Innovation is not welcome in NSW Public Schools … NSW Bureaucracy Wins the Day - REA

OVER the past 17 years Re-Engineering Australia Foundation, a Not-For-Profit Social Enterprise, has been implementing Science, Technology, Engineering & Maths (STEM) activities into schools across Australia with great success.

In NSW alone, with the support of industry, REA has provided over $50 Million dollars of cash, hard technologies, software and in-kind services into NSW Public Schools. Unfortunately for NSW Public Schools this provision of technology and funding now has to come to an end.

REA is no longer permitted to supply any of the technology associated with its STEM programs into NSW Public schools due to bureaucratic processes into which REA does not fit.

The NSW Education bureaucracy do things their way … the way they have done them forever ... and you dare not attempt to change them, or be innovative … because you run the risk of facing their wrath.

The unfortunate inference for NSW Public Schools is that
“Innovation is not welcome”.

“Bureaucracy is a negative force that inhibits and often prohibits innovation. Bureaucracies are organizations that are designed to maintain the status quo and they do so by rules, regulations, manuals, performance evaluations, a pyramid organization structure of power, and a huge resistance to Innovation”. Global Innovation Foundation.

The term "bureaucracy" is French in origin, and combines the French word bureau – desk or office – with the Greek word κράτος kratos – rule or political power. More than 60 years ago, Max Weber declared bureaucracy to be “the most rational known means of carrying out imperative control over human beings.” He was right. Bureaucracy is the technology of control.

“Organisations that are creating immense value and game-changing new platforms are those who have effectively sidelined bureaucracy in favour of a new way of working.” Andy Lark at Australian innovation leader, Xero Software.

After continued attempts (22 at last count) to at least have a discussion with the NSW Minister for Education, Hon Adrian Piccoli MP, on the topic of REA’s STEM activities, and its approach to supplying STEM technology into schools, our requests have fallen on deaf ears. The Minister through his office has again refused to meet and has confirmed the ban imposed on REA by the bureaucrats within the NSW Education Department.

REA is banned (their words) from supplying any of the technology we uses in our STEM programs into NSW public schools. It is our understanding that this ban on REA will remain in place for at least the coming 3 years.

Because we are different!

Because we are different … successfully … are creating a paradigm shift in STEM education … changing the way industry works with schools to develop STEM educational outcomes … and because we are suggesting innovative ways to work with Governments … we have been banned ... rather than listened too. This highlights a systemic failure by the NSW Government to consider innovative solutions which question bureaucratic process and provide more value for money solution to the people of NSW.

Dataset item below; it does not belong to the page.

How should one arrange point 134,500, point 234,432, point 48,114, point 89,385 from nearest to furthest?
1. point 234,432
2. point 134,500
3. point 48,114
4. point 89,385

REA’s only option is to re-focus its NSW efforts on building STEM capabilities in Independent Schools and in Public & Independent schools across the rest of Australia where our programs are growing from strength to strength.

REA will continue to support those NSW Public Schools already engaged in F1 in School, where possible, but our support will be limited both financially and by the restrictions placed upon us. All of the cash and support we receive from Industry in NSW will now be directed to independent schools.

By way of example of our dilemma: REA is today working with industry to finalise the last of the funding needed to implement  $70,000 of STEM technology into an independent school in Coffs Harbour – free to the school. This will be the first of many STEM Technology Hubs REA plans to implement into on the north coast of NSW. Unfortunately we are not allowed to provide this technology into NSW Public Schools, even though its free to the school.

Independent schools have no such blockages because innovation is alive and well in the Independent schools system, as it is in the other States of Australia.

With STEM education high on the agenda of every developed nation ... and being recognised in the recent budget speeches by both sides of Federal politics, it is difficult to understand the approach of NSW Education. We can only hope that something will change in the future and that the NSW Public Education system will open up a dialog to include innovative approaches to the implementation of STEM education and STEM technology. Until it does the NSW Public Education system will continue to be held back by bureaucracy and will continue to fall behind the rest of the nation and the rest of the world, in STEM education ... if not all subjects.

REA will continue to argue the case for sensible communication on this topic with the NSW Government.